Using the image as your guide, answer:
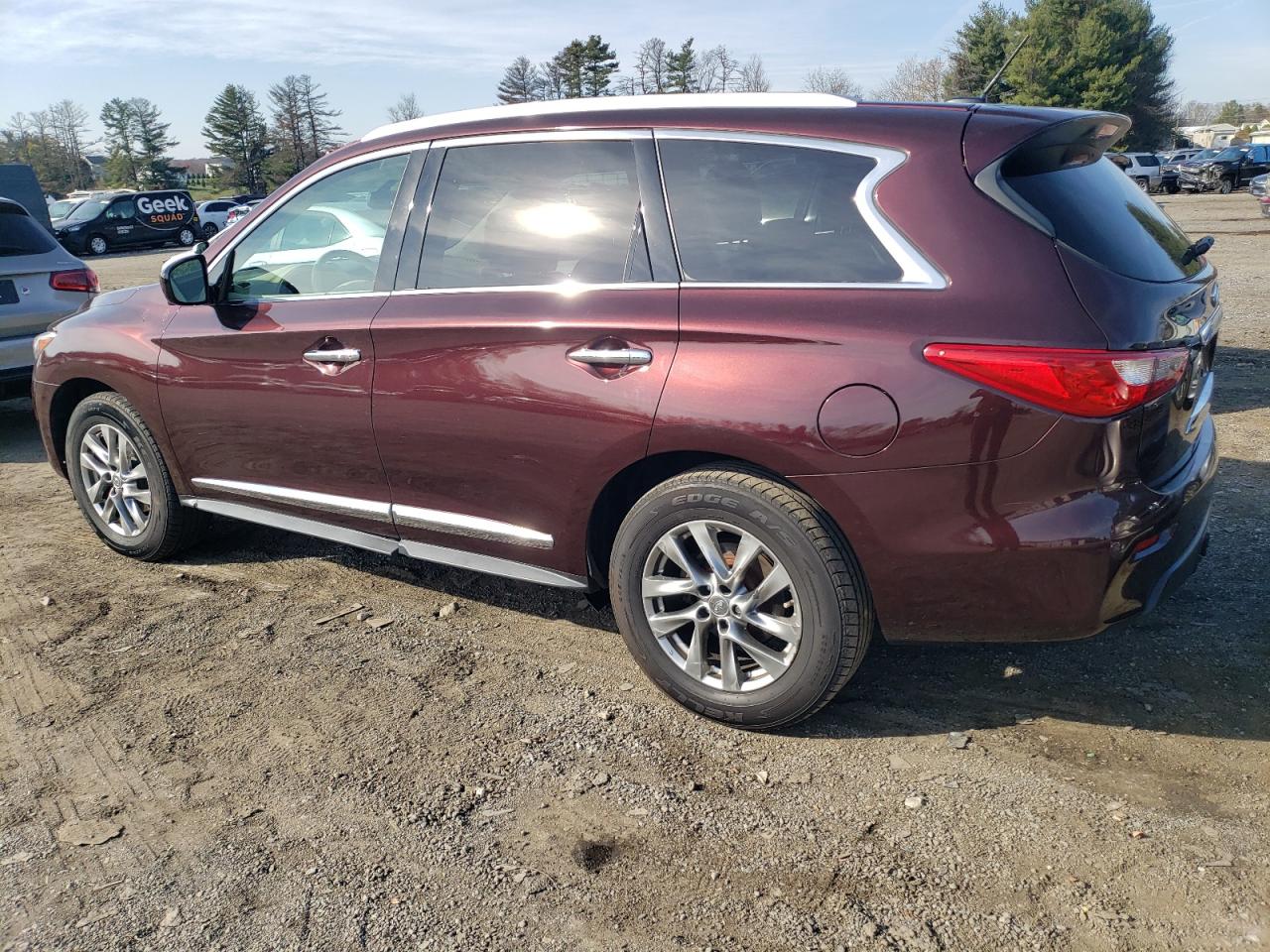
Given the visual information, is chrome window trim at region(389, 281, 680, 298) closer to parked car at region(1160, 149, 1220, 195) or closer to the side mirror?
the side mirror

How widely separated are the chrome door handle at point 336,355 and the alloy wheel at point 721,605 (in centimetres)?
138

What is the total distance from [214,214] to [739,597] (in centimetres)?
4024

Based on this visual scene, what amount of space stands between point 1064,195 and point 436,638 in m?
2.64

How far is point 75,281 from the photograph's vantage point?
7742 millimetres

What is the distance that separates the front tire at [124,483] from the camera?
472 cm

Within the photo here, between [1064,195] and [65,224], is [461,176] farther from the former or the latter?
[65,224]

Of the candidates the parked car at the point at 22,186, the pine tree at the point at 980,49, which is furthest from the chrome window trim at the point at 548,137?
the pine tree at the point at 980,49

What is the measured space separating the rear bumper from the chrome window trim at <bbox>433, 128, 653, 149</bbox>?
1.30m

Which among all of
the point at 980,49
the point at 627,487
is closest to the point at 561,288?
the point at 627,487

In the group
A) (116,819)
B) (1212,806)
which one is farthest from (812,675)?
(116,819)

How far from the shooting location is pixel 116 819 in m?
2.92

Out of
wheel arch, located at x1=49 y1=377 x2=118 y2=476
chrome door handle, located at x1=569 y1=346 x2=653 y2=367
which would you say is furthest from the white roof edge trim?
wheel arch, located at x1=49 y1=377 x2=118 y2=476

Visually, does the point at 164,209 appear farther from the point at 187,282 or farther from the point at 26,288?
the point at 187,282

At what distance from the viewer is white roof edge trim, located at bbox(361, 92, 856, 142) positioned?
10.6 feet
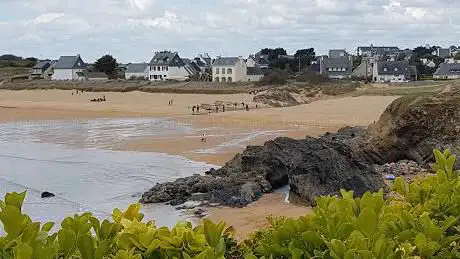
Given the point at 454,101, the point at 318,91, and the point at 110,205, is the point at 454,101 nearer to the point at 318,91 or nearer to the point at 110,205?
the point at 110,205

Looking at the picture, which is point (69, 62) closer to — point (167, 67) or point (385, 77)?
point (167, 67)

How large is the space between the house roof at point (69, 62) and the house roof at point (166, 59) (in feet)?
39.4

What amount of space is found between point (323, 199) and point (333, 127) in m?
29.5

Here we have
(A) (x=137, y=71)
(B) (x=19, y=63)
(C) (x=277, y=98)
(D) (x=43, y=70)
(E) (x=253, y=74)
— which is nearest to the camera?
(C) (x=277, y=98)

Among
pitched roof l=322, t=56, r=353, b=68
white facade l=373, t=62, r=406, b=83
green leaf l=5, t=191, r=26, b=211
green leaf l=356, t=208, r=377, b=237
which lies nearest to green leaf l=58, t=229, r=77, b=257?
green leaf l=5, t=191, r=26, b=211

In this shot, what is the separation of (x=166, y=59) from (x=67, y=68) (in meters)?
16.2

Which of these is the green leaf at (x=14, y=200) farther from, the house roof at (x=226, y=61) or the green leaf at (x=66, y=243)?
the house roof at (x=226, y=61)

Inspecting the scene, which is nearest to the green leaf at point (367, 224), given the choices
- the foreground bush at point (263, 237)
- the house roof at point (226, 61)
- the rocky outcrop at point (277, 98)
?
the foreground bush at point (263, 237)

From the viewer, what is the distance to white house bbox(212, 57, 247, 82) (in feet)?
259

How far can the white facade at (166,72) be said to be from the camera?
8600 centimetres

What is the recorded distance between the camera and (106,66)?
90.8m

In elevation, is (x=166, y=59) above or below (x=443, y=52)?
below

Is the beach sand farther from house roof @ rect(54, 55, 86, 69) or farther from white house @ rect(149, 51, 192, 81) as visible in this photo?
house roof @ rect(54, 55, 86, 69)

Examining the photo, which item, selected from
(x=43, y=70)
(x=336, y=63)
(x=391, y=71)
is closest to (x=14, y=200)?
(x=391, y=71)
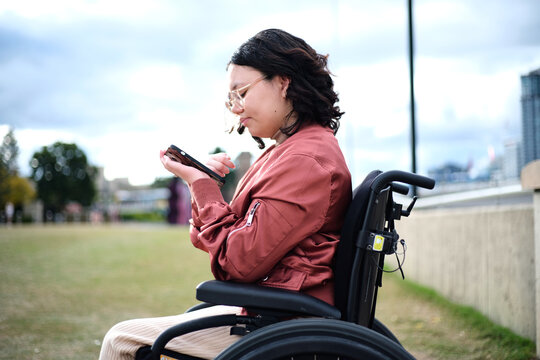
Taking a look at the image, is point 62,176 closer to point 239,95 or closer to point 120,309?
point 120,309

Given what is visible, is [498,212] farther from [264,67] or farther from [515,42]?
[264,67]

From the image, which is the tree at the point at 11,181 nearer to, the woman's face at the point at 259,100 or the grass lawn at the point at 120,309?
the grass lawn at the point at 120,309

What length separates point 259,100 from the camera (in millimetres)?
1716

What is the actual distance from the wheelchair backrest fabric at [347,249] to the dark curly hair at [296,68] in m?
→ 0.32

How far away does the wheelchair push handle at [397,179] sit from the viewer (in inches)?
60.4

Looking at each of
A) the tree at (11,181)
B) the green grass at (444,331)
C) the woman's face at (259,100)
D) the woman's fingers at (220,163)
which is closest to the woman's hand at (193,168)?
the woman's fingers at (220,163)

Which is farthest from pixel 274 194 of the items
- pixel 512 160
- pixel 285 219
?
pixel 512 160

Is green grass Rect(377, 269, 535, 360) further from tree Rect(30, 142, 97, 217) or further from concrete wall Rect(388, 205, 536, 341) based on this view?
tree Rect(30, 142, 97, 217)

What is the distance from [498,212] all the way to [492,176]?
1.04 metres

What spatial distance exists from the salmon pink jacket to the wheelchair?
5 cm

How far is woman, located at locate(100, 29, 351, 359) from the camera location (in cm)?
148

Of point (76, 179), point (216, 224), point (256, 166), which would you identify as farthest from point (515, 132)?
point (76, 179)

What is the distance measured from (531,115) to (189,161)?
12.7 feet

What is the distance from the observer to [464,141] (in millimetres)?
6074
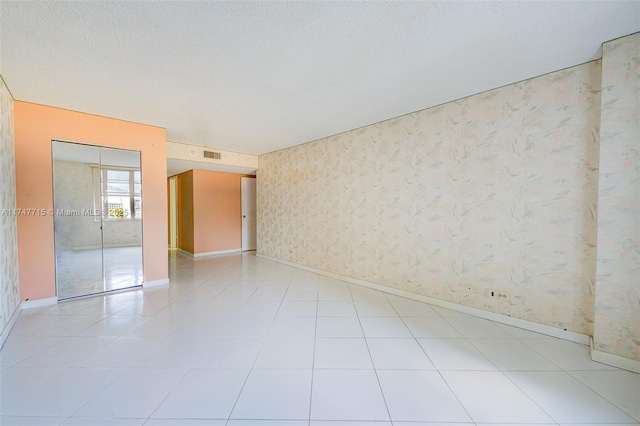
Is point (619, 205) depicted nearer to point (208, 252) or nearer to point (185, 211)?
point (208, 252)

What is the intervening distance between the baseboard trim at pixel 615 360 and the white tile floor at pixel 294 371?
0.06 meters

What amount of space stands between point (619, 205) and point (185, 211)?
7.84 meters

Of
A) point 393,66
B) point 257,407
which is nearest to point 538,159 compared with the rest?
point 393,66

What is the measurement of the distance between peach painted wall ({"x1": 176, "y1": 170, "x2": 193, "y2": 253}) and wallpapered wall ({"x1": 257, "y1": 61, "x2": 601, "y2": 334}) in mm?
4128

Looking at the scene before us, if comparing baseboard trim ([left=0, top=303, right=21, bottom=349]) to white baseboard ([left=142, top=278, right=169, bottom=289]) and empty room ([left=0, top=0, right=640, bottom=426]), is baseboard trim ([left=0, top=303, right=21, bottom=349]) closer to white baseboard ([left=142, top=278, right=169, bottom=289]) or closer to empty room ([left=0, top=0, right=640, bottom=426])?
empty room ([left=0, top=0, right=640, bottom=426])

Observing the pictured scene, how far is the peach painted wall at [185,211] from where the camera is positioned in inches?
248

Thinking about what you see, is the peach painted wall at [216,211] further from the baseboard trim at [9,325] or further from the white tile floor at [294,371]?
Result: the baseboard trim at [9,325]

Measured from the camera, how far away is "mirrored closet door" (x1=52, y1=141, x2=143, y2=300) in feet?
10.4

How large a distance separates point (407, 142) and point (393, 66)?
133 centimetres

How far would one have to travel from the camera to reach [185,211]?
21.8 ft

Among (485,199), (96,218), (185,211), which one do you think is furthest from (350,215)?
(185,211)

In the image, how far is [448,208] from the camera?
117 inches

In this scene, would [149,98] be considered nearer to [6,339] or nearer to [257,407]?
[6,339]

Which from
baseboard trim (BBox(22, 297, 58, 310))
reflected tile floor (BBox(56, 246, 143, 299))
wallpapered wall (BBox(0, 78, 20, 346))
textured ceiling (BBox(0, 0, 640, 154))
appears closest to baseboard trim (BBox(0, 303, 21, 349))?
wallpapered wall (BBox(0, 78, 20, 346))
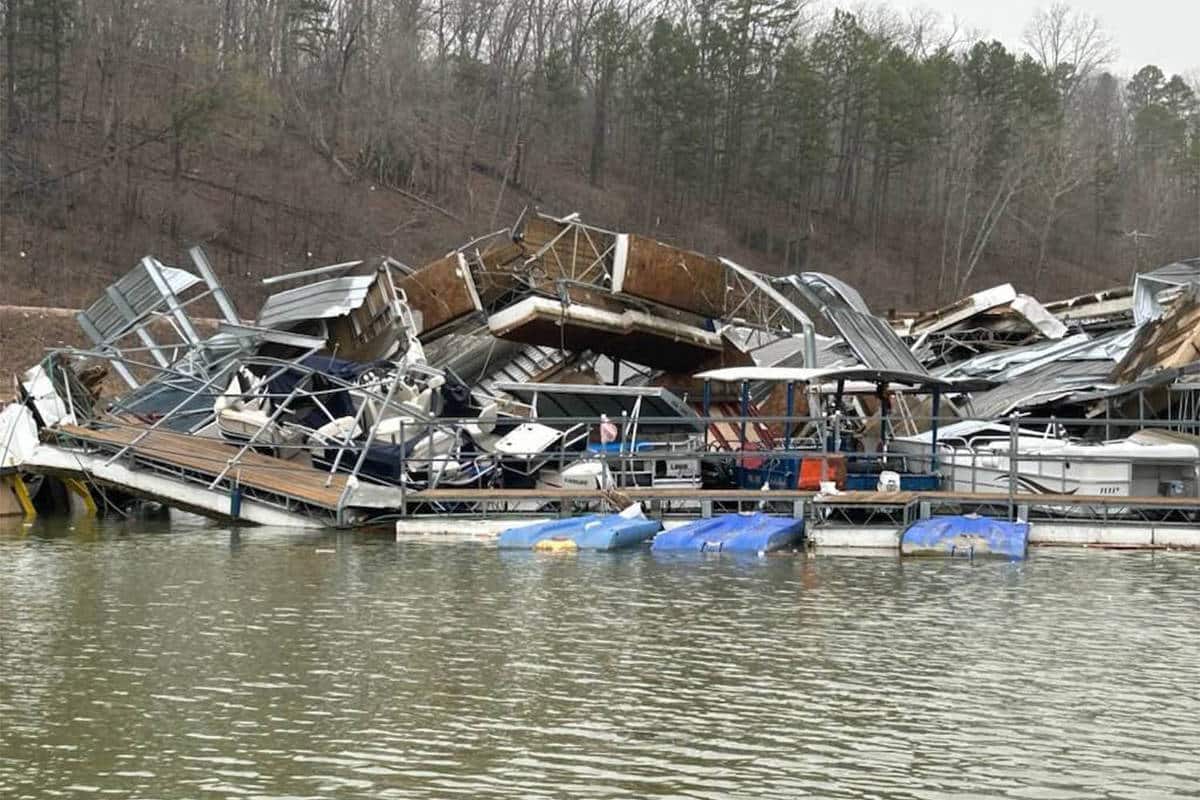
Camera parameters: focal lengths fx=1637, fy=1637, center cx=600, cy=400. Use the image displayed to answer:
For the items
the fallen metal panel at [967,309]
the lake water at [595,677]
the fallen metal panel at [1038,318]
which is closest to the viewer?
the lake water at [595,677]

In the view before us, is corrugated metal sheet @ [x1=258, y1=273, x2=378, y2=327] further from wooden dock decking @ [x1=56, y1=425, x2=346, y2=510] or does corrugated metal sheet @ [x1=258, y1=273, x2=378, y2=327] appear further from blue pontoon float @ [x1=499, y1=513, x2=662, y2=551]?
blue pontoon float @ [x1=499, y1=513, x2=662, y2=551]

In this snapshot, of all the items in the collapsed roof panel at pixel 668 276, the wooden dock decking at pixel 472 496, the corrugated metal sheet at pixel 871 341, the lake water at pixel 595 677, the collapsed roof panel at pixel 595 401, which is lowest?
the lake water at pixel 595 677

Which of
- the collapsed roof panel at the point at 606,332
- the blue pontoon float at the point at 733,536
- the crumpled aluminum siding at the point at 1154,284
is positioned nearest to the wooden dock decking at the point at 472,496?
the blue pontoon float at the point at 733,536

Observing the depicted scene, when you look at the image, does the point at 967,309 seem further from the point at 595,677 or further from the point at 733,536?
the point at 595,677

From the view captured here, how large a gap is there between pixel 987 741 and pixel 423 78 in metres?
70.6

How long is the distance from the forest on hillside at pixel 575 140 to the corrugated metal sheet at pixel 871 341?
116 feet

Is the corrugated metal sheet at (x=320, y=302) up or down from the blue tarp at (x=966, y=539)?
up

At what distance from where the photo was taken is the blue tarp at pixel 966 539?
24.3 metres

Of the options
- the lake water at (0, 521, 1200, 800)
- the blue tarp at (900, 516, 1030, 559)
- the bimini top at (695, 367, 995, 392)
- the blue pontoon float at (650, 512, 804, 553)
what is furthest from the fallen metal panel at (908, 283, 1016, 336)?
the lake water at (0, 521, 1200, 800)

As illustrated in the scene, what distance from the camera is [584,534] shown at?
25234mm

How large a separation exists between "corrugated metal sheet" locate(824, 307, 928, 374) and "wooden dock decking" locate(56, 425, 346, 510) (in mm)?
9678

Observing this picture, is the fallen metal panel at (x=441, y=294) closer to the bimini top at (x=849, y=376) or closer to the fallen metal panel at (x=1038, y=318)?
the bimini top at (x=849, y=376)

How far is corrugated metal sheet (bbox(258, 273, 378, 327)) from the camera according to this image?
1309 inches

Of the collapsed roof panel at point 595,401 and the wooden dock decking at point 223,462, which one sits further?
the collapsed roof panel at point 595,401
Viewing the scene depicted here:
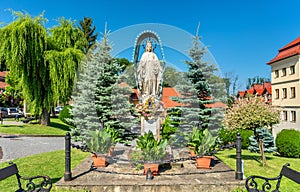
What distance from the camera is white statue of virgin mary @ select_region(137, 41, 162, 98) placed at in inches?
320

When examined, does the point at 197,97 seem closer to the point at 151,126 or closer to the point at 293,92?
the point at 151,126

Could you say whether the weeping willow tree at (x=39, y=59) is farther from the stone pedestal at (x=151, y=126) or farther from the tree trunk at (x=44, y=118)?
the stone pedestal at (x=151, y=126)

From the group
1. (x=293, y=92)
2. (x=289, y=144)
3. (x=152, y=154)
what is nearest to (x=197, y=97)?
(x=289, y=144)

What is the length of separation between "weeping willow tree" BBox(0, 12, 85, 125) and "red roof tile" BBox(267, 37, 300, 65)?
2012 cm

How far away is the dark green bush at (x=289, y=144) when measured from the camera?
1073 centimetres

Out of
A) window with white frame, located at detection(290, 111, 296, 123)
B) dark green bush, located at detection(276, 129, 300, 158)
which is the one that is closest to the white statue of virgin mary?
dark green bush, located at detection(276, 129, 300, 158)

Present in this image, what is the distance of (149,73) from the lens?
820 centimetres

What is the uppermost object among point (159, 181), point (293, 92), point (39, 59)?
point (39, 59)

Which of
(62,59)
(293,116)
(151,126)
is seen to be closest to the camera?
(151,126)

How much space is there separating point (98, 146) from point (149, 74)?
3.57 metres

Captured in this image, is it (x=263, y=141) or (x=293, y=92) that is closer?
(x=263, y=141)

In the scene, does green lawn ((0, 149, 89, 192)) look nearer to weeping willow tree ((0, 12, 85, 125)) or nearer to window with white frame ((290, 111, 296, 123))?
weeping willow tree ((0, 12, 85, 125))

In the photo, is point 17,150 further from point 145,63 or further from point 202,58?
point 202,58

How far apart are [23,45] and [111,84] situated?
693cm
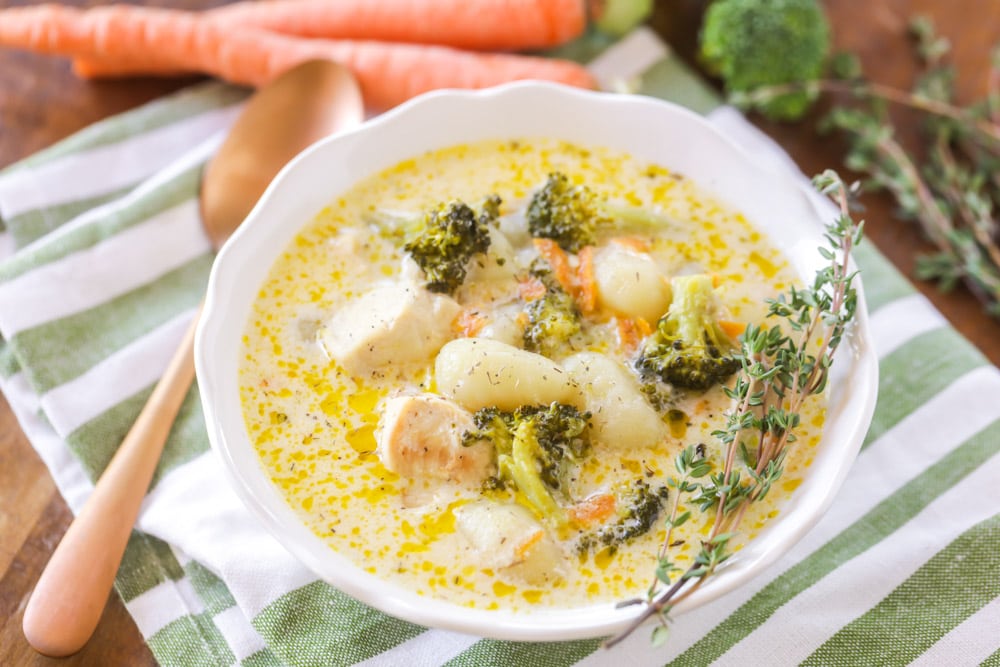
-.-.-
**Task goal:**
How many lines of the data above contain the string "statue"? Matching is case-sensitive. Reply with the number alone.

**Task answer:**
2